Овцы азербайджанских пастухов выходили из леска. Левон подождал, чтобы их заметили, потом отошёл от связанного на шаг и выдал лозунг: «Да здравствует пробуждающийся Восток во всём мире!» А Месроп сдвинул брови, вздёрнул подбородок и пошёл наперерез своим врагам. Он должен был с гордым презрением пройти мимо них, но тут произошла осечка.
Те окружили этих двоих и залопотали, перекрикивая друг друга, потом осмотрели Месропову руку и сказали, что все суставы ладони вывихнуты. Потом повалили его на сухую землю, человека три уселись на него верхом, чтобы он не ворочался и не мешал делу, и одна сильная старуха с хитрыми глазами взяла в руки его ладонь.
— Э, да тут не на один день дела… — сказала старуха и крутанула изо всех сил большой палец на руке Месропа. Потом снова дёрнула, покрутила и дёрнула. И, увидев, что большой палец у него с двойным вывихом, опять покачала головой: — Э, да что вы, маленькие, что ли, о чём думали?..
Старуха под конец не удержалась и выругалась в адрес Левона по-мужски.

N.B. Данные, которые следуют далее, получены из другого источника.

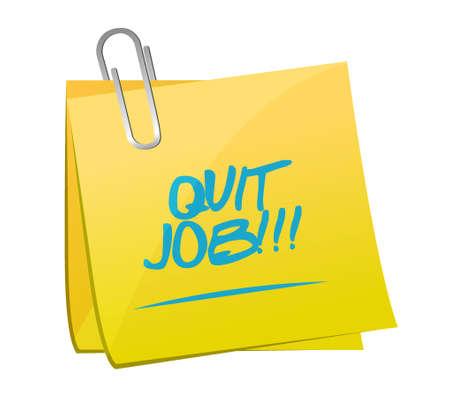 renuncia: dejar de fumar anuncio de trabajo dej� de dise�o posterior mensaje Ejemplo de trabajo sobre dise�o de ilustraci�n whitepost sobre blanco Vectores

И, пробуя, попал ли на место мизинец, и поднимаясь, она бросила ему ещё раз:
— Болван!
Слёзы высыхали на лице Месропа, с пустой головой, молча наблюдал он свою боль. Он не испытывал нелюбви к этой старухе и к этим сидевшим на нём людям, которые теперь курили в сторонке.
Две побитые собаки, два поверженных полководца, Месроп и Левон, волоча за собой одну лошадь и одно ружьё, вошли, беседуя, в лес, из лесу вышли — поднялись в село. Они беседовали о том о сём, о лошадях, о подковах, о бороне, о навозе, о Симоновом осле, который вот уже три года ни помирать не помирает, ни работать не работает, только и знает ревёт. Чтоб этого осла…
Когда им было по двадцать семь — двадцать восемь лет, Левон уже лелеял в себе идею дружбы народов, а Месроп бубнил: «Армяне… Наири… Ани…» Месроп запоминал даты и названия и всё это мусолил, мусолил и обращал в историю Армении, а Левон смотрел на всё это косо и говорил себе, что надо быть бдительным. Левон не скрывал этого своего отношения и Месропа об этом предупреждал. И про себя Левон отмечал, что он всесторонне зоркий. Он не расставался со своей бдительностью, а Месроп не расставался со своим Лео. И они были вполне довольны друг дружкой, потому что каждый оправдывал существование другого. Потом, ночью, чтобы не возникла паника в селе, Левон привёл к Месропу работников госбезопасности. Действо было законспирировано по его предложению: те трое должны были спрятаться за дверью, он должен был постучаться. Для того чтобы отвлечь Месропову собаку, Левон собственноручно поджарил в масле кусочки войлока, и теперь бедный пёс одолевал этот войлок — всё жевал его, жевал. Всю ночь и на следующий день, когда Месропа уже увели и можно было уже лаять, пёс жевал промасленный войлок. Словом, провести удалось только собаку. Месроп не спал, ждал их и читал Лео.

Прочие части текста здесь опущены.